What testing validated
The score alert causal chain (100% comprehension) · White score color (all 5 participants noted it felt non-alarming) · 3-step action plan limit ("actually a relief") · Material Design aesthetic ("feels fun, not like an intimidating bank app")

Key finding 01
Simulator lacks accessibility
Before
Score Simulator was accessible only via a subtle link card on the dashboard, positioned below the factor bars. 3 of 5 users could not find it. The link was unlabeled in the bottom nav.
After
Simulator promoted to a dedicated "Simulate" tab in the bottom navigation bar. Icon changed to a branching path symbol. Also added a "What if I..." entry point on the factor detail screen for contextual discovery.
Key finding 02
Intuitive CTAs
Before
Gold glossary pills had no interaction signal. 4 of 5 users assumed they were decorative highlights — never tapped them.
After
Added ↗ icon, underline, and "Tap terms to define" micro-label. Visible press state. The feature is highly valued — making it discoverable unlocks its full value.
Key finding 03
Heirarchy matters
Before
Score range card positioned below the gauge and headline. Anxious users who fixated on the number never scrolled far enough to see it.
After
Range card moved directly below the gauge, before the headline. Context before emotion — users with lower scores now see their position immediately.

Conclusion
What I learned.
Three lessons from the ClearPath design process that will carry into every project going forward.
Constraints are features
The 3-step action plan limit — enforced at the architectural level — was the most validated decision in the entire project. Tyler called it "actually a relief." Designing boundaries into the structure itself is more powerful than copy that says "we keep things simple."
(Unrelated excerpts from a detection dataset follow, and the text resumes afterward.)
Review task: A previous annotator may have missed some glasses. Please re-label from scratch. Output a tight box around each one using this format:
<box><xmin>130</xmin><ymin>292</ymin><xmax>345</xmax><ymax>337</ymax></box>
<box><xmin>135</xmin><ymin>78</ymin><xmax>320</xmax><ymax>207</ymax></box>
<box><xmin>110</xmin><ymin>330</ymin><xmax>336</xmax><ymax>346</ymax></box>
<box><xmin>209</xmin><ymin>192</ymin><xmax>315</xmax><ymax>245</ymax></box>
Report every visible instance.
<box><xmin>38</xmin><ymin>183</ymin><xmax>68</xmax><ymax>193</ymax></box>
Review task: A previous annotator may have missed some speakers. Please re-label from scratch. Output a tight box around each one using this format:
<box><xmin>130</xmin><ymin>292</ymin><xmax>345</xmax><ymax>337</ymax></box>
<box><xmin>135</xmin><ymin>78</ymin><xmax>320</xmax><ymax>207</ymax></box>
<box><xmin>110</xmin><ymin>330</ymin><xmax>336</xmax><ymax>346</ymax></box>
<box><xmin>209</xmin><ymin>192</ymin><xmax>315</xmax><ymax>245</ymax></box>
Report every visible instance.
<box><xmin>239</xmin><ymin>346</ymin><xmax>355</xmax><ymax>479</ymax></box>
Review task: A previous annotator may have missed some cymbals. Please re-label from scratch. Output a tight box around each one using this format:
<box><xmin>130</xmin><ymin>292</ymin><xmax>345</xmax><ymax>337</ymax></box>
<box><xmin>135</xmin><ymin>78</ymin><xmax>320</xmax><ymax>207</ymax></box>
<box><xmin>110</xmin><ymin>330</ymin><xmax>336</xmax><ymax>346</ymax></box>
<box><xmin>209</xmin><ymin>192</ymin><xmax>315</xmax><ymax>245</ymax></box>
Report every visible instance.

Emotion is a design material
White score color instead of red wasn't a stylistic preference — it was a response to research showing that users experience real shame and anxiety when checking their scores. Every color, layout, and copy decision carries emotional weight. Treating emotion as a design input changed how I evaluated every screen.
Affordance is invisible until it's missing
The glossary pill finding was humbling. A feature I considered visually distinctive — gold pills — was functionally invisible to 4 of 5 users. Good affordance doesn't just look interactive; it communicates interaction through shape, label, and consistent pattern. A feature nobody uses might as well not exist.